As I'm a hacker its actually running a full version of Slackware so it easily runs everything I want including 2 virtual machines for some windows programs I need.
Power consumption is also just 45w raising to 60w if I'm reading from all the disks.
Funkstar, I would question why do you need to a case the same size as your typical NAS. Personally bigger and more expandable would be better?
Last edited by eek; 10-09-2009 at 09:45 AM.
If I was looking at buying one of these at the mo I'd rather save around £64 (over the article price) and buy the Drobo (currently coming with the droboshare network adapter) for a couple of pennies shy of £356 (it does look rather impressive when in operation I have to say).

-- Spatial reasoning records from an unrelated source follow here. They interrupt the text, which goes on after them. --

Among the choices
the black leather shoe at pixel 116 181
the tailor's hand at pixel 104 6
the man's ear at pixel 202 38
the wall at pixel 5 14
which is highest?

I looked at the drobo but there are enough rumours around the web of total data lose that I wouldn't want to risk it.
The core reason for me going the unraid route is to have some redundancy. Unless I lose two disks at the same time I can recover my data. Even if that does occur I won't lose everything just the data on the disks that died.
I know that, what I was really meaning I guess is it is often difficult to get hold of RAID cards with more than 4 ports for decent money. Then you need to use the PCI or PCIe slot on the motherboard too, making the system bigger than many of these boxes straight away.
It does all depend what is most important to you. Convenience and size, or performance and value for money. Just saying that NAS boxes are expensive compared to PCs is only half the story. Yes they are, but they also have distinct advantages too.
I used to have two N5200s so I know their limitations. I now have a full tower quad code with two hardware RAID cards. The price/performance ratio is much better with my server equivalent to 8x N8800s really) but it is much larger, more complex and can be a pain in the ass to administer at times.
In short, both approaches have their uses.
Which is why I think an article pointing out the pro's & con's of the options would be interesting
Hopefully I didn't give the impression in my first post that I thought the NAS's aren't a valid product. I can certainly see that the ease of use factor would be important for a lot of people. It's quite sad, but I enjoy tinkering with this sort of stuff. Size and noise would no doubt be important for some, though not for me as I plan to put it in the loft. etc...
Funkstar - I'm curious as to what continuing admin problems you had? what was the setup that caused those problems? (EDIT - sorry I've just read your post and you explained clearly it was hardware RAID cards, just obviously not clearly enough for me...) I had in mind just using FreeNAS or something similar, and my impression was that setup could be a hassle, but it wasn't something that required a huge amount of maintenance.
(I think performance may not be top notch with FreeNAS as it would be software RAID, but then I think a lot of "consumer priced" NAS's aren't great on the performance front as they don't have hardware RAID either.)
To be fair, my setup problems are more to do with other services my server runs, rather than the simple file sharing. But I wouldn't have these problems with a NAS because I couldn't run these services, and I can't tinker with it quite so much. I really think I need to look into moving to Server 2008 and running some virtualisation, that way I can shut one 'server' down without effecting anything else.
As for the RAID cards, LSI cards and their management software might be a little daunting to use, but they are awesome pieces of kit.